Task brief: Only the lines from the one containing "At what distance is" through the end of the entries should be repeated, exactly as they appear, first and last included.

Data to process:
----------------

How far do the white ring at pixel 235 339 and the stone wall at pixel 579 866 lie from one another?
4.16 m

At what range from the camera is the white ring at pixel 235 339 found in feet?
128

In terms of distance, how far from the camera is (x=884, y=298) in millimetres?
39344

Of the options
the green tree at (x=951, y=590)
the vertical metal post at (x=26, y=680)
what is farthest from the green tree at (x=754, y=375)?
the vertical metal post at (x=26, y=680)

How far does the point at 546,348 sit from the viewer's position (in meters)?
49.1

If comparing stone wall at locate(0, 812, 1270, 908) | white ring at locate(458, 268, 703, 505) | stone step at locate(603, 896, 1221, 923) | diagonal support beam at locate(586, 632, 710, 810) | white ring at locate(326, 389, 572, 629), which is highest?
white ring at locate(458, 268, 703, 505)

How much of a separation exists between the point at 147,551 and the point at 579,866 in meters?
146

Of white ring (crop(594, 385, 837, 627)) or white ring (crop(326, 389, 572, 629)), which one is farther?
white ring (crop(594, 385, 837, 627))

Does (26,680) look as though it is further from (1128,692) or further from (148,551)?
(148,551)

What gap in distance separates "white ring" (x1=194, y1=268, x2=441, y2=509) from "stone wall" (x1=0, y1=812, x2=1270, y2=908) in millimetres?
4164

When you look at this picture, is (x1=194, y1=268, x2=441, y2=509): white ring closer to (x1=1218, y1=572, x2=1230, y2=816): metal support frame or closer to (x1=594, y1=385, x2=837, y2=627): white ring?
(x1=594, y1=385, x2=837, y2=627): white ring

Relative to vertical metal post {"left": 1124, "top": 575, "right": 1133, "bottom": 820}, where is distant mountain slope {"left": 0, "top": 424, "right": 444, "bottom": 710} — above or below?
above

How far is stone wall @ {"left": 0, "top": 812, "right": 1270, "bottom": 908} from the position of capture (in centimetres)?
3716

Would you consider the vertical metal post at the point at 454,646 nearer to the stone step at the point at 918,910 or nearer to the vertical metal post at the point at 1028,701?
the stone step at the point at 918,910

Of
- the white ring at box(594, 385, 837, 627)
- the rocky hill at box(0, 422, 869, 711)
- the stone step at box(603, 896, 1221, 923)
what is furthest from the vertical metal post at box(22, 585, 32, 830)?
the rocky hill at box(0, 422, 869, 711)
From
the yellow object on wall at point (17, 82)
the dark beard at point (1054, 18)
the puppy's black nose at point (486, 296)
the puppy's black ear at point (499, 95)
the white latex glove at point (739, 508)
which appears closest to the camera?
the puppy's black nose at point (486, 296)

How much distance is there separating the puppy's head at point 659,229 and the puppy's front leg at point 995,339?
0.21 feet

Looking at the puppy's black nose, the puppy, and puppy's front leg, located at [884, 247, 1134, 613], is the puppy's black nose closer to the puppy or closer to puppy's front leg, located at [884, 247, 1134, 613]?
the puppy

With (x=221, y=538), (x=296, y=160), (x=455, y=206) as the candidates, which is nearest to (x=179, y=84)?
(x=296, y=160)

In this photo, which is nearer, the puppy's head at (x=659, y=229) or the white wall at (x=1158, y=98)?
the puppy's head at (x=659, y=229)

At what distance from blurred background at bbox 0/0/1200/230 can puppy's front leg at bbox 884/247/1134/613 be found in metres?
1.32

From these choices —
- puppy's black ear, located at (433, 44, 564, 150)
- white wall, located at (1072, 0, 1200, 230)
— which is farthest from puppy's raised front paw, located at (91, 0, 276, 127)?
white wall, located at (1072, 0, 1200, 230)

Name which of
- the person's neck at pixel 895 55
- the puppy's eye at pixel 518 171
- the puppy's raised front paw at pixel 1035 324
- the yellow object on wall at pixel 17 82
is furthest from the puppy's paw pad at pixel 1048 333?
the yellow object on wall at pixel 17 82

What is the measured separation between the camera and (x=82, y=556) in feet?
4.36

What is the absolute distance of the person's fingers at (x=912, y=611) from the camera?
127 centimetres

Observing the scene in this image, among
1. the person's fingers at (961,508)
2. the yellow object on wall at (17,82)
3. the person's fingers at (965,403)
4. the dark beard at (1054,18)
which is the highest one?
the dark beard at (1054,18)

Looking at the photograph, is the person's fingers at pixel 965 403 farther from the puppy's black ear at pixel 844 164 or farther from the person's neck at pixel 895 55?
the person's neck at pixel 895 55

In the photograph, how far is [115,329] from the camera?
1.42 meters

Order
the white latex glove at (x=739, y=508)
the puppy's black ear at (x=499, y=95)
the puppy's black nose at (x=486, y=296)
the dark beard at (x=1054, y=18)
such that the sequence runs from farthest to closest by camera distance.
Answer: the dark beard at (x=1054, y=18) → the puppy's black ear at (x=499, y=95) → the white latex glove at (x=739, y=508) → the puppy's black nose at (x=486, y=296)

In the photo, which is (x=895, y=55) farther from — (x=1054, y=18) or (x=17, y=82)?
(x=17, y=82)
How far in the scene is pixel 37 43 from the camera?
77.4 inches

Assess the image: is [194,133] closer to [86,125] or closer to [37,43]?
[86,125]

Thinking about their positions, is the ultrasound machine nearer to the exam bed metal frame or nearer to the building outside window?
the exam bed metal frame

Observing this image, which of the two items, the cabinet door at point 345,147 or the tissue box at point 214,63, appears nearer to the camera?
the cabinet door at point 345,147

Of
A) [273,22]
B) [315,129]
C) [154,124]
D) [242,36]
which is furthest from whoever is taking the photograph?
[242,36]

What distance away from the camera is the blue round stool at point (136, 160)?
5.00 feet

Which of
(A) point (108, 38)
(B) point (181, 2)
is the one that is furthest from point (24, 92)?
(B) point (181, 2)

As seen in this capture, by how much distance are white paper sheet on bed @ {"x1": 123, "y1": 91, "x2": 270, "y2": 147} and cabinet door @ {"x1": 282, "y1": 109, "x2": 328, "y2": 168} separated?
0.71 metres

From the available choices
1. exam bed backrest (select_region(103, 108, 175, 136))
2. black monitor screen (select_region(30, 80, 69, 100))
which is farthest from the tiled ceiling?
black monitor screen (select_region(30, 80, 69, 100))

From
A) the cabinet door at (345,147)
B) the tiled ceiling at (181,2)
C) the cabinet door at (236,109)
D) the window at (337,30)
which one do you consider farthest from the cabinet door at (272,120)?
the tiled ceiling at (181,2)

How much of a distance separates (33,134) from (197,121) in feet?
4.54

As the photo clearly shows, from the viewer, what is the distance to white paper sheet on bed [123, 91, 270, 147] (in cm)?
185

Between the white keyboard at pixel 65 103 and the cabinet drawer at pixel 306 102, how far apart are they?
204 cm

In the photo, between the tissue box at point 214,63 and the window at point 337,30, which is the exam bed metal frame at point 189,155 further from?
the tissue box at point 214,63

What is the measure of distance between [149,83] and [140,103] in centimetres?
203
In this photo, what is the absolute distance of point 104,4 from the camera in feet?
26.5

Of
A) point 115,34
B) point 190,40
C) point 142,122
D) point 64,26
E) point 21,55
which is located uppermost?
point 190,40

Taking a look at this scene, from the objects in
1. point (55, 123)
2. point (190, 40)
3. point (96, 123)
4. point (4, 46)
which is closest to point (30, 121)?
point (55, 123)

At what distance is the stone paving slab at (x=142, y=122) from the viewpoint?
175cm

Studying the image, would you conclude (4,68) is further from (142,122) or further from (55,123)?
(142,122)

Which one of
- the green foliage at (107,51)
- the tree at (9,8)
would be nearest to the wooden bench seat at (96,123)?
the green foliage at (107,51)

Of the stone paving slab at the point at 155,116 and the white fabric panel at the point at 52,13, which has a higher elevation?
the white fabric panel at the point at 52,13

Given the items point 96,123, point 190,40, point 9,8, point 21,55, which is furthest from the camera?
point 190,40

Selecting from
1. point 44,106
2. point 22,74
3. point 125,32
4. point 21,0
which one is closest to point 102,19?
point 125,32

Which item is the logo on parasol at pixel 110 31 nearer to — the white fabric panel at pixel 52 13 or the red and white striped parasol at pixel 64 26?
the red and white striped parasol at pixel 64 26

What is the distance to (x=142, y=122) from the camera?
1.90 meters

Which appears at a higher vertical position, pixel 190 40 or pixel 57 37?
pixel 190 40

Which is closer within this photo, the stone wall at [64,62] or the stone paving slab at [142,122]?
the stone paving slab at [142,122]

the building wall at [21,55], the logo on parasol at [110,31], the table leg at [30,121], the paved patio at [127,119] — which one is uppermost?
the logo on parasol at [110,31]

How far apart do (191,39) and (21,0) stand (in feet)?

----------------

In response:
At what distance is the stone paving slab at (x=142, y=122) from the viewpoint?
175cm

Studying the image, would you conclude (4,68) is further from (142,122) or further from (55,123)?
(142,122)

Which one of
- the green foliage at (107,51)
- the tree at (9,8)
would be nearest to the wooden bench seat at (96,123)?
the green foliage at (107,51)

Of the stone paving slab at the point at 155,116 and the white fabric panel at the point at 52,13, which has a higher elevation?
the white fabric panel at the point at 52,13

Given the items point 96,123, point 190,40, point 9,8, point 21,55, which is furthest from the camera?
point 190,40

Selecting from
1. point 44,106
2. point 22,74
3. point 125,32
4. point 21,0
which one is closest to point 102,19?
point 125,32

Which item is the logo on parasol at pixel 110 31 nearer to — the white fabric panel at pixel 52 13 or the red and white striped parasol at pixel 64 26?
the red and white striped parasol at pixel 64 26

What is the distance to (x=142, y=122) from the camera?
1.90 meters

Which appears at a higher vertical position, pixel 190 40 or pixel 57 37?
pixel 190 40

Which is closer within this photo, the stone wall at [64,62] or the stone paving slab at [142,122]?
the stone paving slab at [142,122]

the building wall at [21,55], the logo on parasol at [110,31], the table leg at [30,121], the paved patio at [127,119] — which one is uppermost?
the logo on parasol at [110,31]

How far apart do (191,39) and (21,0) stand (in feet)?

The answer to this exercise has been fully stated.